**REQUIRED ACTIONS**
a) In the VAE passage, what kind of simple distribution is chosen for p(z)?
b) Condense the paragraph of the VAE passage that begins "In practice, we choose" into one shorter sentence that keeps its main facts.
c) Reproduce word for word the part of the VAE passage starting with "In VAE, we add" and going on through "the training data.".

— begin SOURCE PASSAGE —

In VAE, we add probability to the autoencoder and define the density function of $x$ based on $z$ in the form of:  

$$
\begin{equation}
p_\theta(x) = \int p_\theta(z)p_\theta(x|z)dz
\end{equation}
$$ 
In practice, we choose a simple distribution like Gaussian for $p(z)$ and use a neural network to represent the complex conditional distribution $p(x|z)$. We learn the parameters $\theta$ by maximizing the likelihood of the training data. 

Although the integration over $z$ is intractable, we could optimize a lower bound of $p(x)$ with the help of the encoder and bayes rule. The encoder provides a conditional probability distribution $q_\phi (z|x)$. As a result, the logarithm of the likelihood of training data could be written as:

$$
\begin{align}
log p_\theta(x^{i}) &=  E_{z\sim q_\phi(z|x^{i})} \big[log \frac{p_\theta(z)\ p_\theta(x^{i}|z)}{p_\theta(z|x^i))} \frac{q_\phi(z|x^{i})}{q_\phi(z|x^i}\big]  \\
 &= E_z\big[log p_\theta(x^i|z)\big] - E_z\big[\frac{q_\phi(z|x^i)}{p_\theta(z)}\big] + E_z\big[\frac{q_\phi(z|x^i)}{p_\theta(z|x^i)}\big] \\
 &= E_z\big[logp_\theta(x^i|z)\big] - D_{KL}(q_\phi(z|x^i) \| p_\theta(z)) + D_{KL}(q_\phi(z|x^i) \|p_\theta(z|x^i) )

— end SOURCE PASSAGE —
— begin SOURCE EXCERPT —

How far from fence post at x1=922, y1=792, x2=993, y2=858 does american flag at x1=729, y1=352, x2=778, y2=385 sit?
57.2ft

— end SOURCE EXCERPT —

**EXPECTED RESPONSES**
a) A Gaussian.

b) A simple distribution such as a Gaussian is used for p(z), a neural network represents the complex conditional p(x|z), and the parameters θ are learned by maximizing the likelihood of the training data.

c)
In VAE, we add probability to the autoencoder and define the density function of $x$ based on $z$ in the form of:  

$$
\begin{equation}
p_\theta(x) = \int p_\theta(z)p_\theta(x|z)dz
\end{equation}
$$ 
In practice, we choose a simple distribution like Gaussian for $p(z)$ and use a neural network to represent the complex conditional distribution $p(x|z)$. We learn the parameters $\theta$ by maximizing the likelihood of the training data.